# The task:
Copy out the lines below word for word, omitting the pictures.
━━ Extracted data ━━
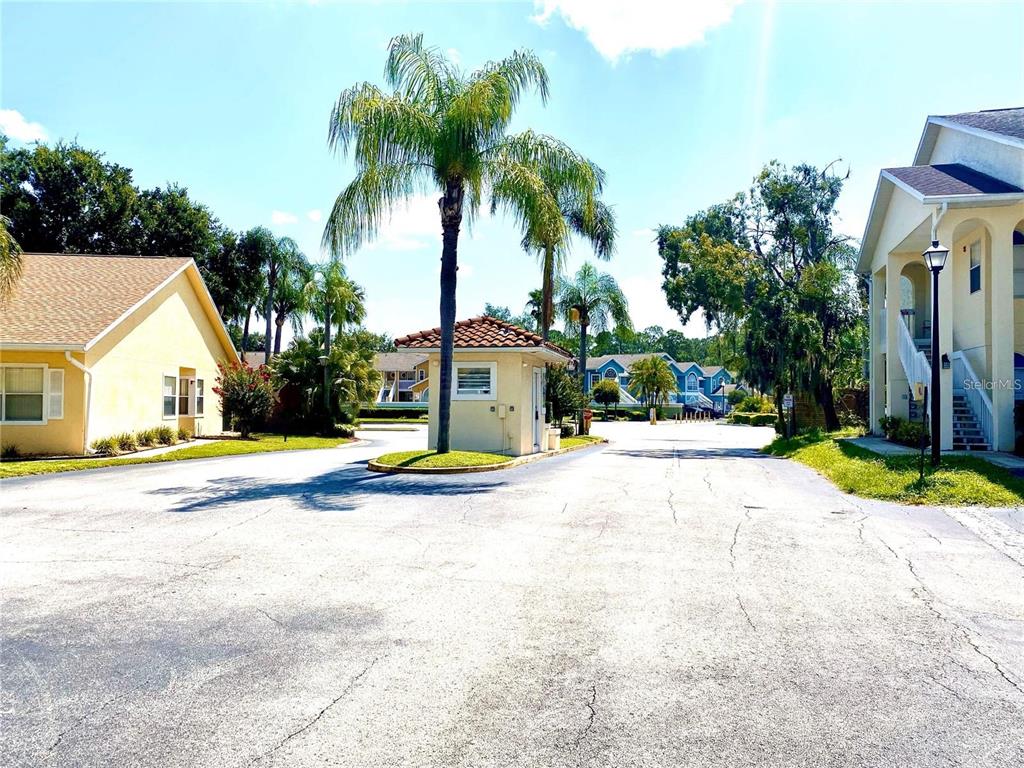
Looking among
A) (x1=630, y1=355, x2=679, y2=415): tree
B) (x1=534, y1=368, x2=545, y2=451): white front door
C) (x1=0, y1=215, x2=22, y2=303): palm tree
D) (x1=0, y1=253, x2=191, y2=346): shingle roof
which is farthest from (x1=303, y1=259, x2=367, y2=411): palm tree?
(x1=630, y1=355, x2=679, y2=415): tree

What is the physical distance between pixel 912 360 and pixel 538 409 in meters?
10.3

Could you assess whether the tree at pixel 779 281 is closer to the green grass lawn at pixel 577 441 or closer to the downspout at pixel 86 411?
the green grass lawn at pixel 577 441

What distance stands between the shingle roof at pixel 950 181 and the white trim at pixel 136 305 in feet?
65.8

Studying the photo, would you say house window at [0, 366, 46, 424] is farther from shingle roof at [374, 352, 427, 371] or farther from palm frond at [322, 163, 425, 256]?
shingle roof at [374, 352, 427, 371]

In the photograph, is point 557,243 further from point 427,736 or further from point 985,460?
point 427,736

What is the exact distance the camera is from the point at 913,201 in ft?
60.1

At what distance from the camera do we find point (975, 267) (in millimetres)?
18953

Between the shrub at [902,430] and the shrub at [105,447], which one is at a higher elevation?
the shrub at [902,430]

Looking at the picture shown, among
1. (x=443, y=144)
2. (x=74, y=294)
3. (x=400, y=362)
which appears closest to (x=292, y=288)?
(x=400, y=362)

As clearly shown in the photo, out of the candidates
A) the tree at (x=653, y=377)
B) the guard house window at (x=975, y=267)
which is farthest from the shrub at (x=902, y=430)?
the tree at (x=653, y=377)

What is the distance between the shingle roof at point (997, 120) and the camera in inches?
693

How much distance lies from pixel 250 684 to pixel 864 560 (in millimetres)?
5949

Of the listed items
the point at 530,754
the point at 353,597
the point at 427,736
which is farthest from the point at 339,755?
the point at 353,597

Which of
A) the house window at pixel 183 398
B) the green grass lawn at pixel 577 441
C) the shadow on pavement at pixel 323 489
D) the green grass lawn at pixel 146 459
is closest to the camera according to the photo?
the shadow on pavement at pixel 323 489
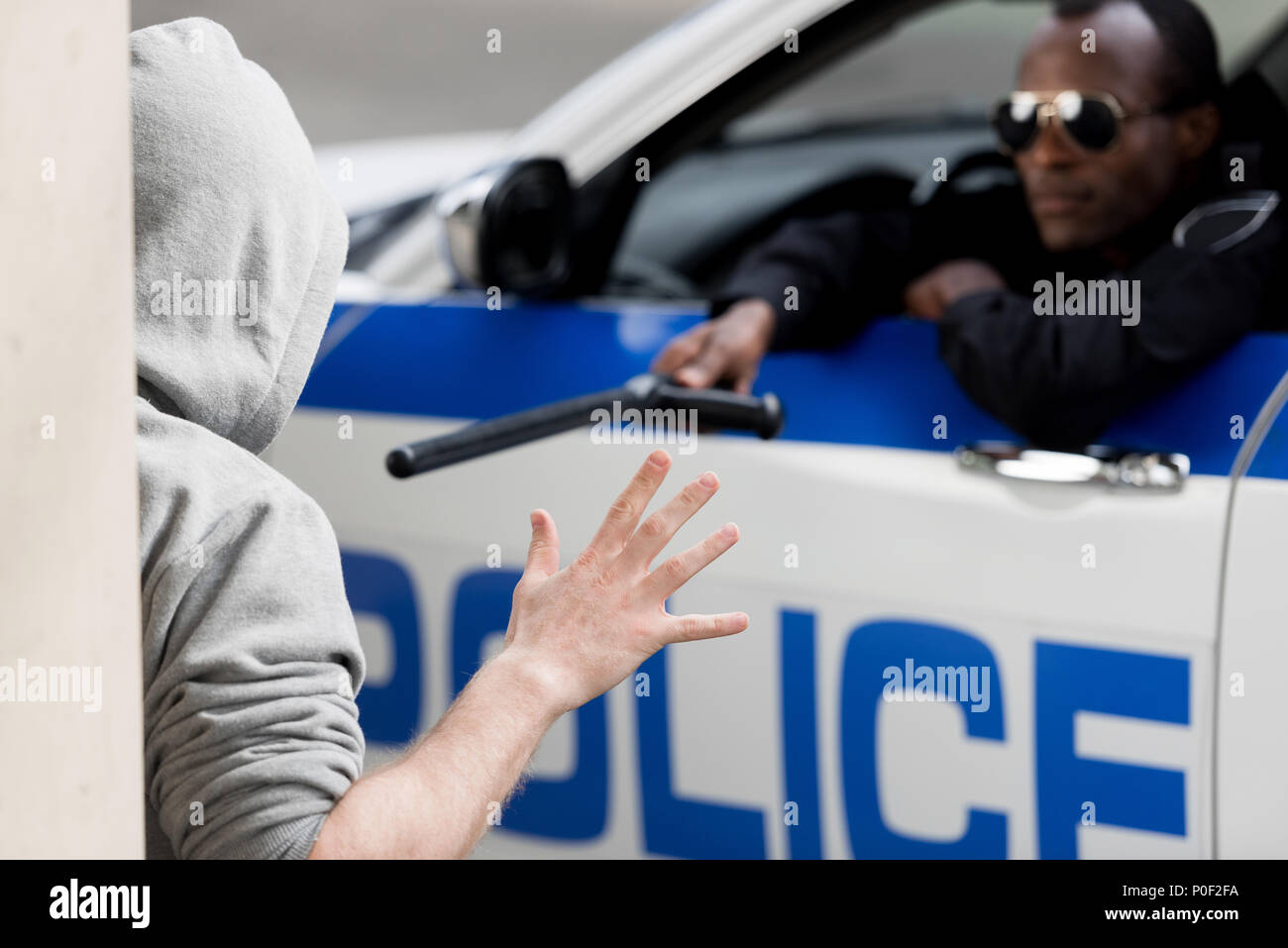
━━━
# Written response:
Looking among
A) (x1=630, y1=355, x2=679, y2=415): tree
B) (x1=534, y1=368, x2=545, y2=451): white front door
C) (x1=0, y1=215, x2=22, y2=303): palm tree
D) (x1=0, y1=253, x2=191, y2=346): shingle roof
which is farthest from (x1=303, y1=259, x2=367, y2=411): palm tree?
(x1=630, y1=355, x2=679, y2=415): tree

What is the physical distance between pixel 912 360 and pixel 538 409 in meters?
10.3

Could you assess whether the tree at pixel 779 281 is closer to the green grass lawn at pixel 577 441 or closer to the downspout at pixel 86 411?
the green grass lawn at pixel 577 441

What distance stands between the shingle roof at pixel 950 181 and the white trim at pixel 136 305 in feet?
65.8

Studying the photo, would you say house window at [0, 366, 46, 424] is farther from shingle roof at [374, 352, 427, 371] or farther from palm frond at [322, 163, 425, 256]?
shingle roof at [374, 352, 427, 371]

In the photograph, is point 557,243 further from point 427,736 or further from point 985,460?
point 427,736

What is the exact distance the camera is from the point at 913,201 in ft?
60.1

At what distance from the camera do we find point (975, 267) (in millimetres)?
18953

Between the shrub at [902,430] and the shrub at [105,447], which one is at a higher elevation?
the shrub at [902,430]

Looking at the picture shown, among
1. (x=443, y=144)
2. (x=74, y=294)
3. (x=400, y=362)
which appears closest to (x=292, y=288)?
(x=400, y=362)

As clearly shown in the photo, out of the candidates
A) the tree at (x=653, y=377)
B) the guard house window at (x=975, y=267)
which is farthest from the shrub at (x=902, y=430)?
the tree at (x=653, y=377)

What is the distance between the shingle roof at point (997, 120) and the camera in inches?
693

How much distance lies from pixel 250 684 to pixel 864 560 (in millimetres)?
5949

Of the listed items
the point at 530,754
the point at 353,597
the point at 427,736
which is farthest from the point at 339,755?
the point at 353,597

Which of
A) the house window at pixel 183 398
B) the green grass lawn at pixel 577 441
C) the shadow on pavement at pixel 323 489
D) the green grass lawn at pixel 146 459
is closest to the camera according to the photo?
the shadow on pavement at pixel 323 489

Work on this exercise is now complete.